Stefan Simchowitz wants to talk openly about the money. Photo: Angela Weiss/Getty Images for Art Los Angeles Contemporary.

“So what you have is an entire industry of collectors and supporters who pretend, and have spent an enormous amount of time constructing a false narrative to explain that they collect art because they love it and that it has nothing to do with money,” he continued. “But somewhere in the conversation it’s always about money. It’s one of these mythic, moral hypocrisies that’s been built within the culture system.”

Indeed, there is mounting evidence of increased speculation in the contemporary art market. Artists whose work comes up at auction are increasingly younger, as investors seek to capitalize on the next star artist by purchasing their work early. The flipside is that a sharp increase in price is often followed by a rapid descent, as the rise and fall of the so-called “zombie formalists” painters demonstrated.

Simchowitz says he advocates a frank approach to buying and selling art. He himself specializes in purchasing large quantities of art directly from emerging artists, often with the intention to resell. However, unlike virtually any other collector or dealer, he does so openly.

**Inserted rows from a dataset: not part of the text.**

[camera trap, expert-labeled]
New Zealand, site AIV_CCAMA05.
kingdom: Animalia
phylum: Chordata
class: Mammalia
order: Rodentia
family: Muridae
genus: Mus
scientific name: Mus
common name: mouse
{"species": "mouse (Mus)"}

“Now if an honest art world is better or worse than a dishonest art world I don’t know,” he conceded. “I just think that clarity and transparency is going to be much more effective for a heterogeneous form of cultural production and distribution instead of this homogenized, fake moral mythology that has led people to collect the same things, in the same way, over and over again, masking their intentionality in some kind of falsehood.”